This work addresses the challenge of real-time streaming for dynamic 3D Gaussian Splatting (3DGS) videos, which generate massive data volumes that existing compression methods struggle to handle efficiently. To overcome this limitation, we propose a GPU-optimized parallelized codec framework that leverages efficient spatial and attribute encoding strategies to enable real-time compression and decompression of dynamic 3DGS and point cloud sequences. Our approach achieves competitive compression ratios while preserving high rendering fidelity, accelerating encoding and decoding speeds by one to two orders of magnitude compared to prior methods. Notably, it is the first to support full-frame-rate real-time 3D video streaming and incorporates adaptive bandwidth capabilities for practical deployment in varying network conditions.

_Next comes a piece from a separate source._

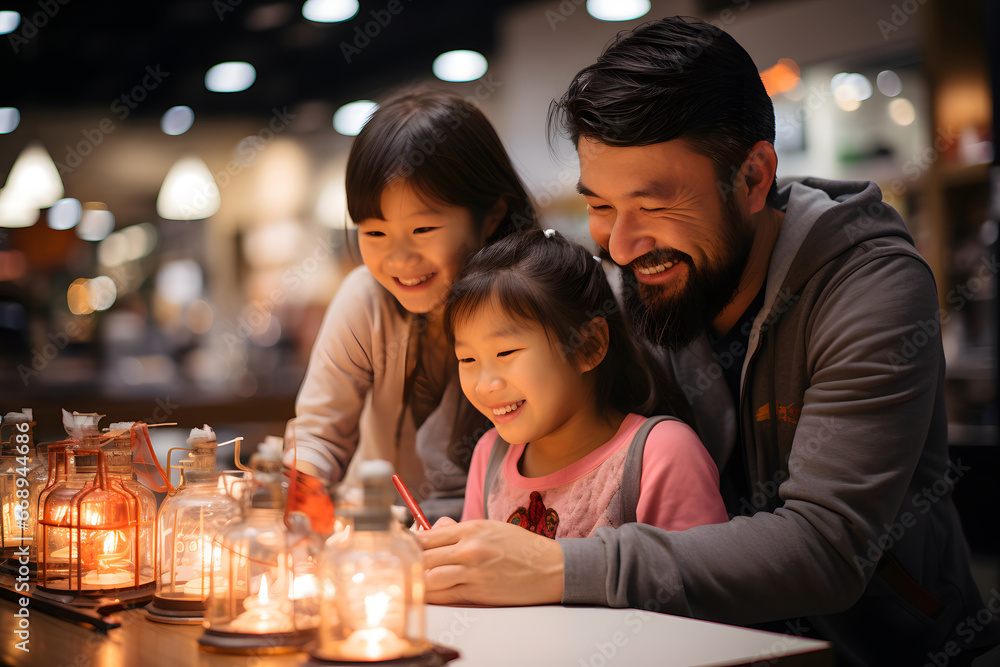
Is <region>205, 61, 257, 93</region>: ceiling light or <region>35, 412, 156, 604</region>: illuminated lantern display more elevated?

Dynamic 3D Gaussian Splatting (3DGS) holds great promise as a 3D video streaming technology since it can represent complex 3D scenes with high fidelity. In this approach, every frame in a 3D video represents the environment as a collection of Gaussians with position and other attributes such as scale, rotation, opacity, and color. Frames capture fine details, permit views from any arbitrary perspective, but are an order of magnitude, or more, larger than 2D video frames. A line of recent work has explored how to compress dynamic 3DGS frames, but these approaches are often slow, in part because their compression techniques are not amenable to efficient acceleration. GS-NFS accelerates dynamic 3DGS compression and decompression on a GPU, to the point where it can encode and decode at full frame rate. It achieves this by developing novel GPU-based parallelizations of existing algorithms for encoding both positions and attributes of Gaussians. As a result, it is 1-2 orders of magnitude faster than the state-of-the-art in encoding and decoding a frame, while offering competitive compression performance and rendering quality.